=== INPUT MATERIAL ===
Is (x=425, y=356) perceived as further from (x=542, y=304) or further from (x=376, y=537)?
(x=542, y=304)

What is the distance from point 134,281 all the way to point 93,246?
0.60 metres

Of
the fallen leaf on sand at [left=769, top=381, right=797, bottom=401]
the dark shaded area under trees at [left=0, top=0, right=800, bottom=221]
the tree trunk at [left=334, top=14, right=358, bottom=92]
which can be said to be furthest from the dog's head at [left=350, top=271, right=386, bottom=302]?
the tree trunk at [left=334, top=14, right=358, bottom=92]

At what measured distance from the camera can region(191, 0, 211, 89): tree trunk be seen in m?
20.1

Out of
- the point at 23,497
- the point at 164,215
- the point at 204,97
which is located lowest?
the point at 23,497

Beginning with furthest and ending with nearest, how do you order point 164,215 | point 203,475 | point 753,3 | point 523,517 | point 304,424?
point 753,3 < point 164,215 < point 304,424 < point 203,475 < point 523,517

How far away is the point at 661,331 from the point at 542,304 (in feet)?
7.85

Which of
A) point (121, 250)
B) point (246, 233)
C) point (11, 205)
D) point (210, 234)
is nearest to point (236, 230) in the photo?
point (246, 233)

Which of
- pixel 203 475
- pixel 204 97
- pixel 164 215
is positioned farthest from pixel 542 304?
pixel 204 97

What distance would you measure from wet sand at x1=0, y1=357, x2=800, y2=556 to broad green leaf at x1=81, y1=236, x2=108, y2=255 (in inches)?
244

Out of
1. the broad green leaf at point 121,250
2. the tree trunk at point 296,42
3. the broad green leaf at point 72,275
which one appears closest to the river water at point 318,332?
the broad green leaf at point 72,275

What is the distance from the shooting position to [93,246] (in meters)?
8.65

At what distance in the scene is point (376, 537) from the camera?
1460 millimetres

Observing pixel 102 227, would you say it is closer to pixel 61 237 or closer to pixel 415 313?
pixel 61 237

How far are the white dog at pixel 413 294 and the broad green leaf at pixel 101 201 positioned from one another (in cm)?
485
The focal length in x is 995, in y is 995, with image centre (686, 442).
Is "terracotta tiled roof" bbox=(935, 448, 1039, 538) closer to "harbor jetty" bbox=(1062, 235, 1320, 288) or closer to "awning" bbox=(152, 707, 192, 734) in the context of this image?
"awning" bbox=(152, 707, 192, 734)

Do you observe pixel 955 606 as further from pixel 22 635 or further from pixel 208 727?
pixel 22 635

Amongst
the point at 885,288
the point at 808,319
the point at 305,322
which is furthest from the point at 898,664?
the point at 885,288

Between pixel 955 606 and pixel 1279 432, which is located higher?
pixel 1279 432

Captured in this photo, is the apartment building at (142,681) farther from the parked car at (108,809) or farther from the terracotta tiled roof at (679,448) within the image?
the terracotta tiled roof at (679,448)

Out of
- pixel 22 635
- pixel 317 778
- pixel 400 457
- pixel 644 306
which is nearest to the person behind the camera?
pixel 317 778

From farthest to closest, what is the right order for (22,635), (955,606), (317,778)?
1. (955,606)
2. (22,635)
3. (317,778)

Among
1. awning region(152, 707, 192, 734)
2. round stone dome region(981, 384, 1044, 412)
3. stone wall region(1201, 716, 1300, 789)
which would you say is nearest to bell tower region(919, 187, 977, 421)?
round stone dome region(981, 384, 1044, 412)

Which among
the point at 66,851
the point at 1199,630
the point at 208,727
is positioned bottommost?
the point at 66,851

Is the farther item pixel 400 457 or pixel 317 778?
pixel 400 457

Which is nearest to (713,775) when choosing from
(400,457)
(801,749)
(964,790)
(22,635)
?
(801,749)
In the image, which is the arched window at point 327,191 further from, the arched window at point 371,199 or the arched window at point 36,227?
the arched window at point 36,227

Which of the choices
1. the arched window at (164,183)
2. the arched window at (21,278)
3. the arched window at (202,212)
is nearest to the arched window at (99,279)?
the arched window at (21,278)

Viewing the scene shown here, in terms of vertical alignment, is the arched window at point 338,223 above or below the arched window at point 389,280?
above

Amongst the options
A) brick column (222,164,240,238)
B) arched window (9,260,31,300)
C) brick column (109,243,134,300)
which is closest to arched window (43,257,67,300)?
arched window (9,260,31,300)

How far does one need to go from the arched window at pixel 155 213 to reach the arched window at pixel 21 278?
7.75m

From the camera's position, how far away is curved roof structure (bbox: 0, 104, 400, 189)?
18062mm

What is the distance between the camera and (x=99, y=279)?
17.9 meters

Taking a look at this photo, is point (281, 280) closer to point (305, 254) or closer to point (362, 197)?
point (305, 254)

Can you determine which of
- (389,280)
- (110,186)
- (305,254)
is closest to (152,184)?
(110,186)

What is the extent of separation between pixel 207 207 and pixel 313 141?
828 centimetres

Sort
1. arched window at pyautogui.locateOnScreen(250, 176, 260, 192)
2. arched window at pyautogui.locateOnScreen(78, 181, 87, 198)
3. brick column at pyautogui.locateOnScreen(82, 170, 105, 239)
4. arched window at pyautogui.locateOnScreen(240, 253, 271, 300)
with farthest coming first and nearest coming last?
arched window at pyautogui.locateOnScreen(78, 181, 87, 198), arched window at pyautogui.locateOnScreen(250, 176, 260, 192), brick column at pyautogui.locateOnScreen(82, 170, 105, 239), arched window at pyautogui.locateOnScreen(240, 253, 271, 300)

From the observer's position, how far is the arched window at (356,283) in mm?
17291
===
- [STATED GOAL] Repeat the material from above exactly, word for word.

- [SOLUTION FOR THIS PROBLEM]
Is (x=425, y=356) perceived as further from (x=542, y=304) or further from (x=376, y=537)?
(x=542, y=304)

What is the distance from point 134,281 all the way to point 93,246?
0.60 metres

Of
the fallen leaf on sand at [left=769, top=381, right=797, bottom=401]
the dark shaded area under trees at [left=0, top=0, right=800, bottom=221]
the tree trunk at [left=334, top=14, right=358, bottom=92]
which can be said to be furthest from the dog's head at [left=350, top=271, right=386, bottom=302]?
the tree trunk at [left=334, top=14, right=358, bottom=92]

At what measured distance from the camera can region(191, 0, 211, 89): tree trunk be seen in m?
20.1

Out of
- the point at 23,497
- the point at 164,215
- the point at 204,97
which is located lowest?
the point at 23,497

Beginning with furthest and ending with nearest, how do you order point 164,215 | point 203,475 | point 753,3 | point 523,517 | point 304,424?
point 753,3 < point 164,215 < point 304,424 < point 203,475 < point 523,517

How far away is the point at 661,331 from the point at 542,304 (in feet)?
7.85

Which of
A) point (121, 250)
B) point (246, 233)
C) point (11, 205)
D) point (210, 234)
is nearest to point (236, 230) in the photo?
point (246, 233)

Which of
- pixel 203 475
- pixel 204 97
- pixel 164 215
is positioned farthest from pixel 542 304?
pixel 204 97

What distance would you measure from wet sand at x1=0, y1=357, x2=800, y2=556 to broad green leaf at x1=81, y1=236, x2=108, y2=255 (in inches)?
244

Out of
1. the broad green leaf at point 121,250
2. the tree trunk at point 296,42
3. the broad green leaf at point 72,275
which one appears closest to the river water at point 318,332?
the broad green leaf at point 72,275

What is the distance from the shooting position to [93,246] (in meters)?
8.65

At what distance in the scene is point (376, 537) from the camera?
1460 millimetres

Observing pixel 102 227, would you say it is closer to pixel 61 237 or closer to pixel 415 313?
pixel 61 237

How far are the white dog at pixel 413 294 and the broad green leaf at pixel 101 201 positioned from one another (in cm)?
485
The focal length in x is 995, in y is 995, with image centre (686, 442).
Is "terracotta tiled roof" bbox=(935, 448, 1039, 538) closer to "harbor jetty" bbox=(1062, 235, 1320, 288) or closer to "awning" bbox=(152, 707, 192, 734) in the context of this image?
"awning" bbox=(152, 707, 192, 734)

Do you observe pixel 955 606 as further from pixel 22 635 or further from pixel 208 727?
pixel 22 635

Amongst
the point at 885,288
the point at 808,319
the point at 305,322
which is furthest from the point at 898,664?
the point at 885,288

Between pixel 955 606 and pixel 1279 432, which is located higher?
pixel 1279 432

Captured in this photo, is the apartment building at (142,681) farther from the parked car at (108,809) or farther from the terracotta tiled roof at (679,448) within the image?
the terracotta tiled roof at (679,448)

Out of
- pixel 22 635
- pixel 317 778
- pixel 400 457
- pixel 644 306
which is nearest to the person behind the camera?
pixel 317 778

From farthest to closest, what is the right order for (22,635), (955,606), (317,778)?
1. (955,606)
2. (22,635)
3. (317,778)

Among
1. awning region(152, 707, 192, 734)
2. round stone dome region(981, 384, 1044, 412)
3. stone wall region(1201, 716, 1300, 789)
which would you say is nearest to bell tower region(919, 187, 977, 421)?
round stone dome region(981, 384, 1044, 412)

Which among
the point at 66,851
the point at 1199,630
the point at 208,727
is positioned bottommost?
the point at 66,851

Is the farther item pixel 400 457 or pixel 317 778?
pixel 400 457

Which is nearest to (713,775) when choosing from
(400,457)
(801,749)
(964,790)
(22,635)
?
(801,749)
In the image, which is the arched window at point 327,191 further from, the arched window at point 371,199 or the arched window at point 36,227?
the arched window at point 36,227

Which of the choices
1. the arched window at (164,183)
2. the arched window at (21,278)
3. the arched window at (202,212)
is nearest to the arched window at (99,279)?
the arched window at (21,278)

Viewing the scene shown here, in terms of vertical alignment, is the arched window at point 338,223 above or below the arched window at point 389,280?
above

Amongst the options
A) brick column (222,164,240,238)
B) arched window (9,260,31,300)
C) brick column (109,243,134,300)
which is closest to arched window (43,257,67,300)?
arched window (9,260,31,300)

How far does one need to go from the arched window at pixel 155 213 to reach the arched window at pixel 21 278?
7.75m

From the camera's position, how far away is curved roof structure (bbox: 0, 104, 400, 189)?
18062mm

What is the distance between the camera and (x=99, y=279)?
17.9 meters

Taking a look at this photo, is point (281, 280) closer to point (305, 254) or closer to point (362, 197)?
point (305, 254)

Can you determine which of
- (389,280)
- (110,186)
- (305,254)
is closest to (152,184)?
(110,186)

What is the extent of separation between pixel 207 207 and pixel 313 141?
828 centimetres

Sort
1. arched window at pyautogui.locateOnScreen(250, 176, 260, 192)
2. arched window at pyautogui.locateOnScreen(78, 181, 87, 198)
3. brick column at pyautogui.locateOnScreen(82, 170, 105, 239)
4. arched window at pyautogui.locateOnScreen(240, 253, 271, 300)
with farthest coming first and nearest coming last?
arched window at pyautogui.locateOnScreen(78, 181, 87, 198), arched window at pyautogui.locateOnScreen(250, 176, 260, 192), brick column at pyautogui.locateOnScreen(82, 170, 105, 239), arched window at pyautogui.locateOnScreen(240, 253, 271, 300)

From the observer's position, how far is the arched window at (356,283) in mm?
17291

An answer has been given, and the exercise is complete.